351 reviews10 followers
March 2, 2024
More than a book on Artificial Intelligence, this is an examination on how to formulate problems and search for solutions.
I strongly agree with the main thesis, that is first define the problem and then think about (potentially AI driven?) solutions.
His message is perfectly summarised in these few lines
Being Al-first means doing Al last. Doing Al means doing it last or not doing it at all. The reason is rather simple: Solution-focused strategies are more complex than problem-focused strategies; and solution-focused thinking ignores the most important part of business, which is the problems they solve and the customers they create.
Keep in mind that solution-centric thinking results from the following:
Focusing on what our solutions ought to be rather than what they are.
Focusing on the impact of future solutions rather than the future impact of today's solutions.
Conflating our goals with the goals of others.
Focusing too much on abstract problems with some arbitrary solution or focusing too much on someone else's problem and ignore your problems. The former is solution solving and the latter often means we are working problem solving backward and finding problems to solve in the context of someone else's solution.
Do not define your solution. The search for analytical exactitude in verbal definition will not lead to economic progress. Ignore recycling glib, textbook definitions of artificial intelligence mainly because consumers don't care about textbook definitions. Customers care about themselves. If you want to make your life better, make their lives better. Help them accomplish their goals in a better, faster, safer, or cheaper way. They're generally interested in a value proposition that contains problem-specific information, not in a definition of intelligence. Your journey starts with more comprehension of problems, not the names or definitions of solutions. Besides, creating definitions for our solutions means we are creating external goals for them, which is nonsense.

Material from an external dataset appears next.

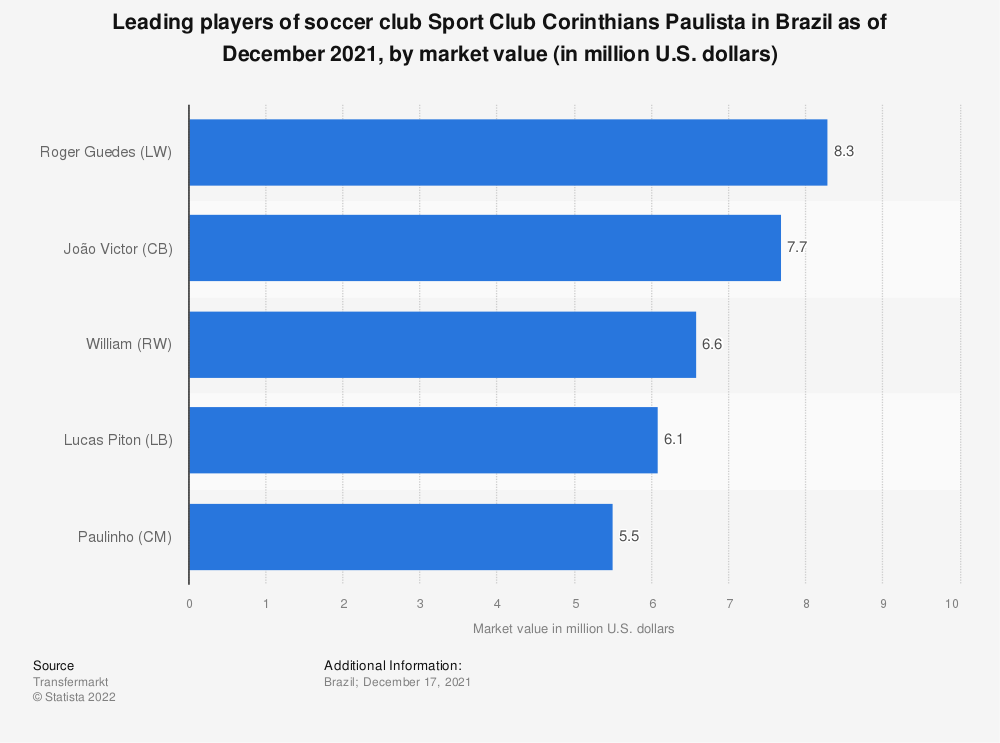 Statistic: Leading players of soccer team Sport Club Corinthians Paulista in Brazil as of March 2021, by market value (in million U.S. dollars) | Statista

He then highlights the differences between doing research in the AI field and work with AI: in the latter case we must be pragmatic and problem oriented.
Working in a company means that your manager does not care if the solution in called AI or BI, but whether you solve the problem in the first place.
Remember that insiders seek epistemological discoveries, not economic ones. The more epistemological a pursuit is, the less likely it is to become something that could be turned into a business. Entrepreneur, venture capitalist, and author Paul Graham discusses the value of problems at length and explains that good business ideas are unlikely to come from scholars who write and defend dissertations.
The reason is that the subset of ideas that count as "research" is so narrow that it's unlikely to satisfy academic constraints and also satisfy the orthogonal constraints of business. The incentives for success in the academic world are not consistent with what it takes to start and grow a business. Ultimately, business pursuits are much more complicated than academic ones. Managers ought to acknowledge that solving intelligence is not likely your goal, and in many ways it's oppressive to problem solving. AGI may be possible, but it is not desirable as a business goal.

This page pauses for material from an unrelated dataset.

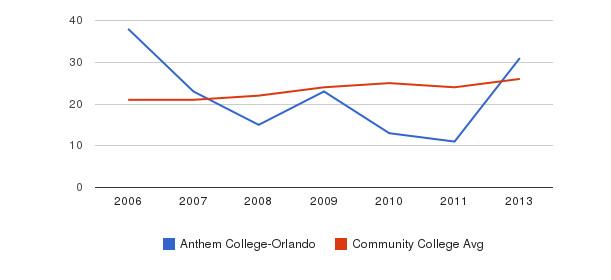 Anthem College-Orlando student staff&nbsp(2006-2013)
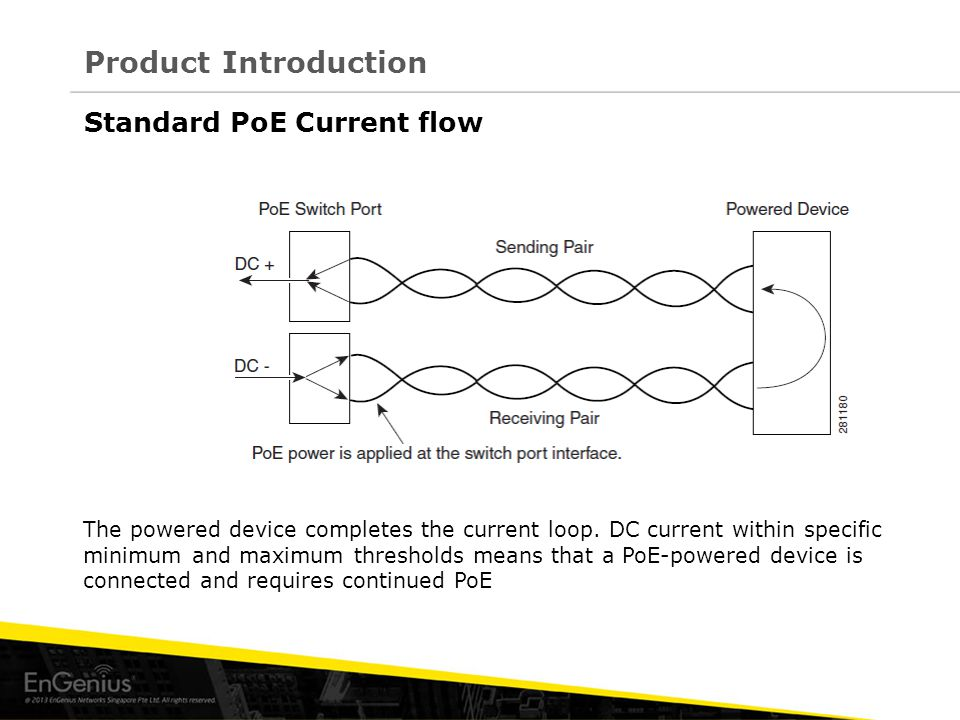 Standard PoE Current flow The powered device completes the current loop.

However, he soon starts to repeat those concepts over and over again, making most of the text redundant.
He then takes a (boring) philosophical tangent on what's a problem and its different types, which weights down the narrative flow.
Just to give you an intuition here is an extract on this topic
There is something magical about writing down a problem. It's almost as though by writing about what is wrong, we start to discover new ways of making it right. Writing things down will also remind oneself and our teams of the problem and the goal. Once a problem is written down, don't forget to come back to the problem statement. It is a guide. Problem solving often starts with great intentions and alignment, but when it counts most-when the work is actually being done-we often don't hold on to the problem we set out to solve, and that's the most important part of problem solving: what the problem is and why we are solving it to begin with.
Furthermore, do not needlessly seek out complexity by making larger solutions to solve needlessly bigger problems. Complexity bias is the logical fallacy where we find it easier to seek out complex solutions rather than a simple one. Without a problem statement, solutions tend to become more complex and expand to fill in the available time we've allocated for problem solving. Parkinson's law, named after Cyril Northcote Parkinson, states that "work expands so as to fill the time available for its completion." This is a sort of solution sprawl, similar to the urban sprawl that expands to fill in geographic spaces immaterial to how well the urban landscape serves it citizenry.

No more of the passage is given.